= Obedingwa Mguni =

Zimbabwean politician (1962–2019)

Obedingwa Mguni (1 December 1962 – 18 June 2019) was a Zimbabwean politician who was a member of parliament representing the Mangwe constituency from 2013 to 2019.

== Background ==
He was Deputy Minister of Home Affairs in Zimbabwe (2015–2017), and the 9th Parliament of Zimbabwe’s ZANU PF Parliamentary Deputy Chief Whip. He was also ZANU PF's Provincial Treasurer in Mat. South. He was also the chair of Democratisation, Good Governance and Human Rights in Southern African Development Community (SADC) Parliament. Born on 1 December 1962, he was married to Hlalani Mguni (M. 1993) and together they had three children Doris, Bongani and Simphiwe.

== Political career ==
Mguni took part in the Rhodesian Bush War between 1975 and 1980. From Empandeni he went to Zambia where he attended Mkushi College before he went to Libya for guerrilla training. In 1980 he was demobilised and began teaching until 1986, before he went to South Africa where he joined the South African government. He was a businessman from 2005 to 2019.

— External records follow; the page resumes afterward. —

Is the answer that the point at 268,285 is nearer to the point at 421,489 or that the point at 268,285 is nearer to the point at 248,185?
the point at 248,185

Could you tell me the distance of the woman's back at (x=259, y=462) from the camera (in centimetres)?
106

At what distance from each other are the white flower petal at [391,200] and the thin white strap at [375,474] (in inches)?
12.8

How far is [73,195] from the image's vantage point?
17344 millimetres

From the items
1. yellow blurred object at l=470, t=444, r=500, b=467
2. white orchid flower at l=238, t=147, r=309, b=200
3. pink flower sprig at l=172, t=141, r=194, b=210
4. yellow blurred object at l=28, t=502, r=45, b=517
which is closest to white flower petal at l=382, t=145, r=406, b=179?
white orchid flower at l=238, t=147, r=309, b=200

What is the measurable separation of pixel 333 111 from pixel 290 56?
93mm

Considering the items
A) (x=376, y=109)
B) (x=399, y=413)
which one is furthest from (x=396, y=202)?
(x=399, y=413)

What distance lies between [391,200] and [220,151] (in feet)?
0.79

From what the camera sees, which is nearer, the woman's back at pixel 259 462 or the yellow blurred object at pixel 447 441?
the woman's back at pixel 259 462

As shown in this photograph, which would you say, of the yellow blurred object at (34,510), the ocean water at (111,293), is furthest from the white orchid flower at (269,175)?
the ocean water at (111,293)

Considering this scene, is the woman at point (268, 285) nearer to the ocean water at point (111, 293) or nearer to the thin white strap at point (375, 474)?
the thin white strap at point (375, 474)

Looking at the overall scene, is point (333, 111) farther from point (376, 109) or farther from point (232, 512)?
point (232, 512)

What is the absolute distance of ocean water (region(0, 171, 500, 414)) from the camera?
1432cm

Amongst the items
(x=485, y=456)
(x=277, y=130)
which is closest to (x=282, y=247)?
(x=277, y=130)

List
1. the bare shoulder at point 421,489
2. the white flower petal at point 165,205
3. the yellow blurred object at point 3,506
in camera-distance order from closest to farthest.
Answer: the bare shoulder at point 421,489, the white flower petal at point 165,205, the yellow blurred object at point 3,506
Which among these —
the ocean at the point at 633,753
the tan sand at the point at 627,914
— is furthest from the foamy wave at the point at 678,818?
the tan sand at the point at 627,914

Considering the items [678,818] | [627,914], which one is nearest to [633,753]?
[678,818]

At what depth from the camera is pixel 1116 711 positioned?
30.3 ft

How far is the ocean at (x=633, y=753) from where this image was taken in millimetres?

== Other career achievements ==
While in South Africa he worked in SARS: Customs and Excise, beginning as a customs officer until he became the National compliance manager. He was the national chair and a youth coordinator at the Guta Ra Mwari congregation, South Africa, from 2003 to 2013, he then became the international chair at the Guta Ra Mwari congregation from 2014 to 2019. He was the founder of Madlala soccer and netball tournaments held annually in Mangwe as well as the Rural International Women's Day celebrations held annually in Mangwe.

== Education ==
- Primary : Matole & Silima Primary Schools, Empandeni, Mkushi (Zambia)
- Secondary : Matopo & St Asngas (RSA)
- Tertiary: CACC & Witwatersrand University – BA Degree in Economics and Financial management
- Any Other Form of Training: Project Management, Leadership, Small Enterprises Development, Customs & Excise, Military Training

== Death ==
Obedingwa Mguni died after three days of illness, caused by a combination of pneumonia and type 2 diabetes, in West end Clinic in Harare on 18 June 2019, after collapsing while in the Parliament Clinic and being rushed to West end clinic in an ambulance.